Queen Elizabeth National Park in Uganda is often said to have the world's only tree climbing lions. The same is said about Manyara National Park in Tanzania. But the truth is, the tree climbing lions aren't a special type or breed of lions, basically any lion can climb a tree, it more depends on the presence of suitable trees to climb. I fact, I would like to claim that you are much more likely to see a lion in a tree in the Serengeti than in any other place, especially during and just after the rainy seasons. This is of course partly because of the sheer number of lions in the Serengeti, making it easier to find lions at all. The only lions that really almost never climb trees, are large, adult males, they are just too big and heavy.
There are many theories put forward to explain why lions climb trees
Why do lions climb in trees? There are many theories put forward to explain why lions climb trees. These include avoiding wet grass, getting a cooling breeze, getting a better view of the surroundings, escaping charging buffaloes or getting away from annoying flies. Having lived permanently in the Serengeti and observed lions on a daily basis for five years, I'd say that they probably all are true. I would also say that sometimes they climb just for the sheer fun of it, especially cubs and sub-adults.

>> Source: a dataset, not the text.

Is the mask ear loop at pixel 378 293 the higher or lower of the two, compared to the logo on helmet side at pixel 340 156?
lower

One day as I was doing my regular search for lions in the Serengeti, the wildebeest migration had passed by a few days ago. I guess all conditions had added up perfectly for the flies, the droppings from the wildebeest, the rains and the temperature, because it was one of these rare days when the flies are present in extreme numbers. Everything seemed too busy shaking off the flies to be able to do anything else. As soon as I stopped my car, my face and arms got covered in flies. When I drove, the wind kept most of them away. This meant that whenever I found a pride of lions, I never stayed longer than absolutely necessary, the flies were just too unbearable.
Since I moved on so quickly, not wanting to stay still, I actually managed to find ten different lion prides this day. What was really significant this day though, was that in eight out of the ten sightings I had, the lions were either in a tree or on top of a rock. The remaining two prides were out on the open plains, not having the option to retreat into a tree or up on a rock. To me, this was a very strong indication that the lions do indeed climb trees to avoid flies. In the trees (or on rocks), they get an extra bit of breeze that keep more flies off, just like I got it while driving.
But let's be honest. Lions are not fantastic tree climbers. When it is time to climb down, they often look like they regret ever coming up the tree, they are clumsy and slow. Sometimes they try to go head first, other times butt first. Not unusually, they seem half panicked not knowing how to proceed down, trying different options before they find a way down. One time I saw a female that slipped from the branch she was resting on. She managed to catch herself with the front paws, leaving her dangling under a big branch of the tree. With a lot of willpower (or fear) and extraordinary raw power, she managed to heave herself up on the branch again. But there was nothing graceful about the move. The lions' tree climbing skills contrast a lot to the skills of a leopard. Leopards move around, even run and jump in the trees like it was plain ground.